- Written problem 1 -
Which usernames post in the forum thread about bandanas? Give each one once.
- Written problem 2 -
In the bandana thread, what product is suggested for stopping fraying if you don't sew the edges?

- Extracted text -

# Bandanas



## mintchip (Apr 19, 2007)

I am not great at sewing but I've been cutting down regular size bandanas for Oliver. They aren't great but he looks adorable with them.
Have you found any good places for havanese size bandanas?:ear:


----------



## dboudreau (Jan 12, 2007)

You just gave me an idea. We could get Kara to make us all Forum Bandana's and add that to the forum t-shirt project. What do you think?


----------



## mintchip (Apr 19, 2007)

YES!


----------



## Thumper (Feb 18, 2007)

Good idea! I should make some . They are really easy to sew, just staystitch the edges if you don't have a serger (I'm getting a new serger for Christmas, probably)

But even if you don't want to sew the edges, there is this stuff (liquid "fray stop") you can buy at the fabric store which will prevent fraying. I use it on ribbons, mostly..but it would work great for cutting bandanas!

Do post a picture!!!! They sound so cute.

Kara


----------



## Thumper (Feb 18, 2007)

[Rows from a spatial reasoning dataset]
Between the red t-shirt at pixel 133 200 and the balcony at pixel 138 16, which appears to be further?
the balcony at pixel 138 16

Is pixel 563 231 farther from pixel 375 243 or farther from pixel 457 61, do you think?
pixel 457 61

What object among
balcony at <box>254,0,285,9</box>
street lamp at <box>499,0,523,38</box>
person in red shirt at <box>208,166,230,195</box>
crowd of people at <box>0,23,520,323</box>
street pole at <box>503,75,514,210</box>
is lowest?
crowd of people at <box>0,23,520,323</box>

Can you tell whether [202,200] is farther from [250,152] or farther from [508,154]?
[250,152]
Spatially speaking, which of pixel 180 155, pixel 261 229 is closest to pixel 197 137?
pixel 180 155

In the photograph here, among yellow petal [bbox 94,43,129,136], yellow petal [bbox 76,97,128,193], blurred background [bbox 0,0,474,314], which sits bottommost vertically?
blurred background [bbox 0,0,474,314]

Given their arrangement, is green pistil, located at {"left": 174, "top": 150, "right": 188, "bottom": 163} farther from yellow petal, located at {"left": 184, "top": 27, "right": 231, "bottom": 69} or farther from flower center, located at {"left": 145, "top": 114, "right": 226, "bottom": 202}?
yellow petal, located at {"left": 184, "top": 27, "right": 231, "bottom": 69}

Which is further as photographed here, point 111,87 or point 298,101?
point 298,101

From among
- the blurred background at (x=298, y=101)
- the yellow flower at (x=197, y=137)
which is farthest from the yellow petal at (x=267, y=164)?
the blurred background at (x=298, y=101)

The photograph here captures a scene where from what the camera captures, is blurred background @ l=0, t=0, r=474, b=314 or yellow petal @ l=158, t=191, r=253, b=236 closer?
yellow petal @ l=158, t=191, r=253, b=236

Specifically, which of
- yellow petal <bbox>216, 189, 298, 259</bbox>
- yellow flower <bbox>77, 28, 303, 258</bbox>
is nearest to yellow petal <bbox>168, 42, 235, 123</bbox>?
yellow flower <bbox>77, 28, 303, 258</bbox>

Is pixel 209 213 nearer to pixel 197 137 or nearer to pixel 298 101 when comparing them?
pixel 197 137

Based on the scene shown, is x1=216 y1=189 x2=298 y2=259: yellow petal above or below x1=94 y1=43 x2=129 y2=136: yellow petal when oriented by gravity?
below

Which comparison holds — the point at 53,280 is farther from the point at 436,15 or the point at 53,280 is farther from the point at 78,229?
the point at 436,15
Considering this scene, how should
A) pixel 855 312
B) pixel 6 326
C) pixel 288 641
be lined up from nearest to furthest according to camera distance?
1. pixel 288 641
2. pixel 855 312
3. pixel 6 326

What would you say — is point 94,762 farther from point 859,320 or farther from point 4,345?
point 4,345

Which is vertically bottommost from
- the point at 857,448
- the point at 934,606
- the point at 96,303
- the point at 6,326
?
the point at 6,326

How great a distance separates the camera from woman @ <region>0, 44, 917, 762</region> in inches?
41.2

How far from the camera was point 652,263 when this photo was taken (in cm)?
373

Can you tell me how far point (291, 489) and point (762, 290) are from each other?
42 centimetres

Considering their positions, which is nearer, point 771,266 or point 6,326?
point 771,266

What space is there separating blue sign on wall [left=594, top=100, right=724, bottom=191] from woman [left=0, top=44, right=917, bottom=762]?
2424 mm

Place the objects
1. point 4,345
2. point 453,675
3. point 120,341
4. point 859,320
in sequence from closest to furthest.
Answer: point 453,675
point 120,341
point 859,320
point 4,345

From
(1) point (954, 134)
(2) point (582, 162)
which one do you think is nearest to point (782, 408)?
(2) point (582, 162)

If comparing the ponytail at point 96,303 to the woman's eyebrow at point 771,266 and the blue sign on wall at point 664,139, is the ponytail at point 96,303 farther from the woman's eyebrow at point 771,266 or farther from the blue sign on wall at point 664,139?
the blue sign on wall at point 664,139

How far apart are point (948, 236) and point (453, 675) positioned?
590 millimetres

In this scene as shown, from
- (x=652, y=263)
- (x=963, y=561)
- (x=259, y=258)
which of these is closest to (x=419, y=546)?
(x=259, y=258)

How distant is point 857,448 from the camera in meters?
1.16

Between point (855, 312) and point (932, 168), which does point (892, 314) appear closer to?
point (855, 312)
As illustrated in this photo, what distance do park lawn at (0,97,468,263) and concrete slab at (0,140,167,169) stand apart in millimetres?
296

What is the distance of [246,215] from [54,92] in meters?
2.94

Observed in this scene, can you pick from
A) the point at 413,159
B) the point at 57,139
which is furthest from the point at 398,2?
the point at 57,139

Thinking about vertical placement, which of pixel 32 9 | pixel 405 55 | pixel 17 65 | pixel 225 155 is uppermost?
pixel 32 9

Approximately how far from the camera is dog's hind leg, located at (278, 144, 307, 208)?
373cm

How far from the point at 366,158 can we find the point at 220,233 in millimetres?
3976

- Correct output 1 -
mintchip, dboudreau, Thumper

- Correct output 2 -
A liquid "fray stop" sold at the fabric store.